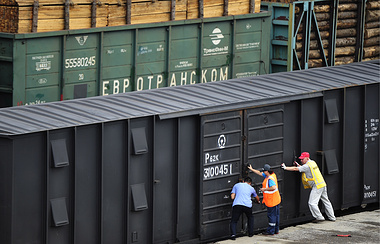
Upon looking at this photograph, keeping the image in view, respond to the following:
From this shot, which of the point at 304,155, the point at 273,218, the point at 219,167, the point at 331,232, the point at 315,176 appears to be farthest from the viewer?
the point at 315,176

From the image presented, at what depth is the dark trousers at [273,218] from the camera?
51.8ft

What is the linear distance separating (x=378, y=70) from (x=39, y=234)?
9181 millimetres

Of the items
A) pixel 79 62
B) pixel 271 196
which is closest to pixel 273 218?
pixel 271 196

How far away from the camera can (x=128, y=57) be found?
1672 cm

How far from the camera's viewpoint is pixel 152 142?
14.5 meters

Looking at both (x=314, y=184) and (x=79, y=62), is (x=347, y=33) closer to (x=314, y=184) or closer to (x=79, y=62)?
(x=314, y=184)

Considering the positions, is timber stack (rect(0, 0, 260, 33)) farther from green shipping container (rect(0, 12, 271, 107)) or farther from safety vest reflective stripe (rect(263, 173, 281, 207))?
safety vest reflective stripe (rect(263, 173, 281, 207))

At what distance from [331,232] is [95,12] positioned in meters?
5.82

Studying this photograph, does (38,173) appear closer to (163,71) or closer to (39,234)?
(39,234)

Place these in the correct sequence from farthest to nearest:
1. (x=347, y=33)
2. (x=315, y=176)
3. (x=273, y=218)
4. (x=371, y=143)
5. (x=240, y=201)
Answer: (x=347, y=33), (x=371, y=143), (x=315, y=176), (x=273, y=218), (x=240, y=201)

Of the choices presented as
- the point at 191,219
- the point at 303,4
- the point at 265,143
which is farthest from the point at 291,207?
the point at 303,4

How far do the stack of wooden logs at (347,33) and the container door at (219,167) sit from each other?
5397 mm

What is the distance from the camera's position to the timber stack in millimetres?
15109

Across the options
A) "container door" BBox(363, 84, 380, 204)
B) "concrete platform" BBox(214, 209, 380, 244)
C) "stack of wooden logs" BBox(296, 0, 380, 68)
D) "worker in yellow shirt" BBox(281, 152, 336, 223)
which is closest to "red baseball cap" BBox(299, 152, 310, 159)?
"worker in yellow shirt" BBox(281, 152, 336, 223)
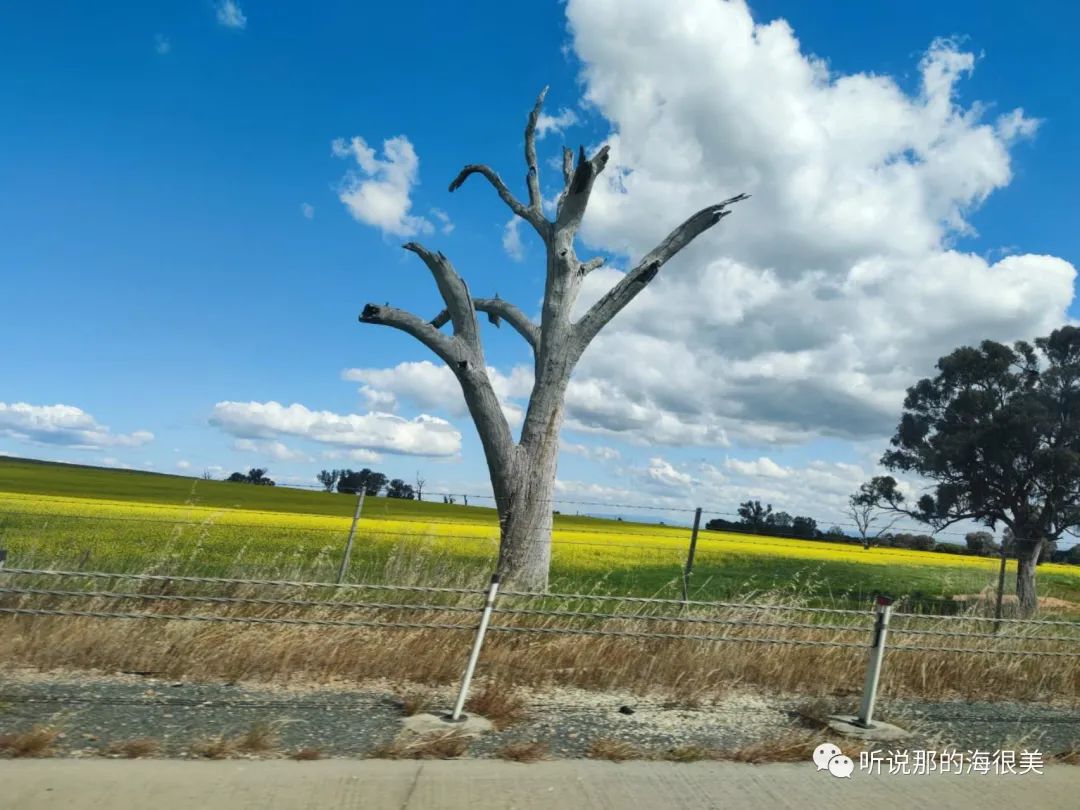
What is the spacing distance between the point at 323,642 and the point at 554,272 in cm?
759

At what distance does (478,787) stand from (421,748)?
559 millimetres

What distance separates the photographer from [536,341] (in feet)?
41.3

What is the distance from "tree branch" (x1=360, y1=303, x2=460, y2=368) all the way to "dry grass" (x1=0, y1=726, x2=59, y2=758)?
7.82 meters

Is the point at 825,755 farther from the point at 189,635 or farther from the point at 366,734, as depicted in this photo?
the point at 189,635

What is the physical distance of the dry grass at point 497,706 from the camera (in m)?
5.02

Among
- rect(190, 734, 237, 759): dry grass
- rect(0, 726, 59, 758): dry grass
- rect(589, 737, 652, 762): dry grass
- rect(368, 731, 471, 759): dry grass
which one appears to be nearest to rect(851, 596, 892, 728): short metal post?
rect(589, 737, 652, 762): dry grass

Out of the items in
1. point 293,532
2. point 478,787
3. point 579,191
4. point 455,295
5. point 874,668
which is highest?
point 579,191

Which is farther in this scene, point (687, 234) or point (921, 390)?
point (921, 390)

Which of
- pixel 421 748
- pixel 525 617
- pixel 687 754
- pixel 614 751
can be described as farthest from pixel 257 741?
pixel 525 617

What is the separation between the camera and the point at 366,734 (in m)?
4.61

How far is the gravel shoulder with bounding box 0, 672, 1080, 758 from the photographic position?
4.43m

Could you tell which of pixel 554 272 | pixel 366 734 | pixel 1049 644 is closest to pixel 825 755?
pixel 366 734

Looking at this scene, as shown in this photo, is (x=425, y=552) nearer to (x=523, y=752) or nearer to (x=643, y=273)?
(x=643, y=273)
...
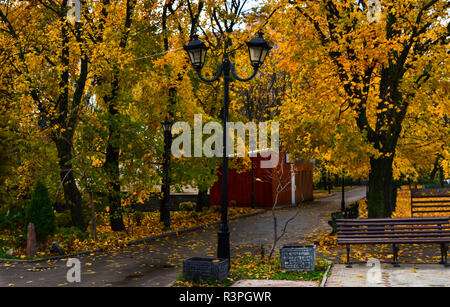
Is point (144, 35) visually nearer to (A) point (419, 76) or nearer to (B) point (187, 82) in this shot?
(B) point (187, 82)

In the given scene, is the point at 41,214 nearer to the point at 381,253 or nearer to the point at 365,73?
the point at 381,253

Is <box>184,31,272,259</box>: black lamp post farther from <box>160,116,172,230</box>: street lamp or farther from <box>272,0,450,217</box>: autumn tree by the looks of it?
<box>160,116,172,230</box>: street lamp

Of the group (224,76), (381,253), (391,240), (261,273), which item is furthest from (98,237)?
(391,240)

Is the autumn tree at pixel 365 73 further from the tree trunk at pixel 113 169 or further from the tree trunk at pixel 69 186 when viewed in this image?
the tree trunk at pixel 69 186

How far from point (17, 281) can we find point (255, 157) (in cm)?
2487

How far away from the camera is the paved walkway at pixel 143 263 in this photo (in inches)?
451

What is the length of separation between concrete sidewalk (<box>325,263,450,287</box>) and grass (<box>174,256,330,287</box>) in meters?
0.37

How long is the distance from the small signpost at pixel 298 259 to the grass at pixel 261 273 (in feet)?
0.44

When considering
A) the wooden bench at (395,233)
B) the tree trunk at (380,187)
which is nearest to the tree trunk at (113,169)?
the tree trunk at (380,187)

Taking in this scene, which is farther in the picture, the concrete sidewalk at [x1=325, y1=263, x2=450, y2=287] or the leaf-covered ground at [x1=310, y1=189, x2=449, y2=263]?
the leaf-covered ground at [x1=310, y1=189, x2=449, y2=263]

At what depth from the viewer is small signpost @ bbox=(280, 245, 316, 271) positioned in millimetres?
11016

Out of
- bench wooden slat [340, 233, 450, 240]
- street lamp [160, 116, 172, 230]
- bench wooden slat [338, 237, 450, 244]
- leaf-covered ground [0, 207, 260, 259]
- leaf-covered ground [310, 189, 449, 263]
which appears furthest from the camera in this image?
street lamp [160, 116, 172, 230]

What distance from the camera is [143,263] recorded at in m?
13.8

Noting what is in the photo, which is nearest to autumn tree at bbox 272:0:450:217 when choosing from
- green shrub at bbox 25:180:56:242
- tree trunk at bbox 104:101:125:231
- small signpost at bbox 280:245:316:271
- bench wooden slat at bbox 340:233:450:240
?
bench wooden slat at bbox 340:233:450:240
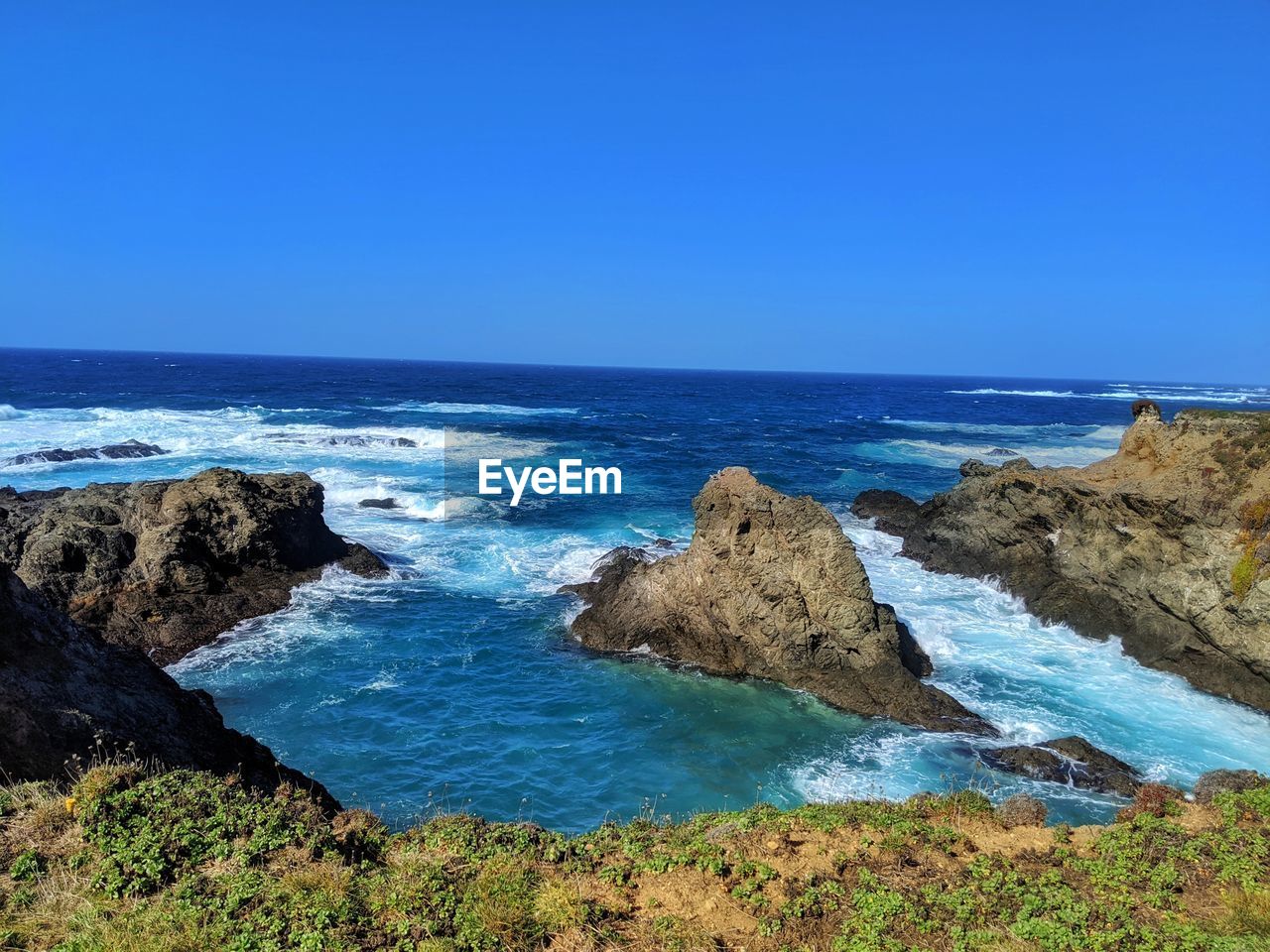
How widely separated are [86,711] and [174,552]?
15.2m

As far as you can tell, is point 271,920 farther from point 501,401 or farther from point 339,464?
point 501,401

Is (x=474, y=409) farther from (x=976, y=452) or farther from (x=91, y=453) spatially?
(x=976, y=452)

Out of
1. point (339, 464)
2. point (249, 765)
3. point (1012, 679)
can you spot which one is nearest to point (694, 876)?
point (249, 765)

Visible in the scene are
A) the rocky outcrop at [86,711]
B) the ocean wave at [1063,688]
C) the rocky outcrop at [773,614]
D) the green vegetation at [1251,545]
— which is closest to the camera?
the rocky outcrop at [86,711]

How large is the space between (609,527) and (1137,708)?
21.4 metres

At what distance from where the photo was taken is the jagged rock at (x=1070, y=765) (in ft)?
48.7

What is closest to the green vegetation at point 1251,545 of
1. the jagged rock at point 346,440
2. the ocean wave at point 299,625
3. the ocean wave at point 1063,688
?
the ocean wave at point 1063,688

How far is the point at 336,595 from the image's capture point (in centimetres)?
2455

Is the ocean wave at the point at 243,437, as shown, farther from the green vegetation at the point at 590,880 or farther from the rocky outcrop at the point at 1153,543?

* _Task prompt_: Reproduce the rows verbatim, everything from the line containing "Upon looking at" down to the line containing "14.5 meters", with both of those lines included.

* _Answer to the problem_:
Upon looking at this photograph, keeping the image in view, respond to the following:
From this shot, which of the point at 304,155, the point at 273,218, the point at 219,167, the point at 331,232, the point at 315,176 appears to be farthest from the viewer?
the point at 315,176

From the image presented, at what depth is the dark trousers at [273,218] from the camera?
51.8ft

What is the linear distance separating (x=378, y=70) from (x=39, y=234)?
9181 millimetres

Of the items
A) pixel 79 62
B) pixel 271 196
which is closest to pixel 273 218?
pixel 271 196

How far away from the camera can (x=128, y=57) be found?
1672 cm

How far from the camera's viewpoint is pixel 152 142?
14.5 meters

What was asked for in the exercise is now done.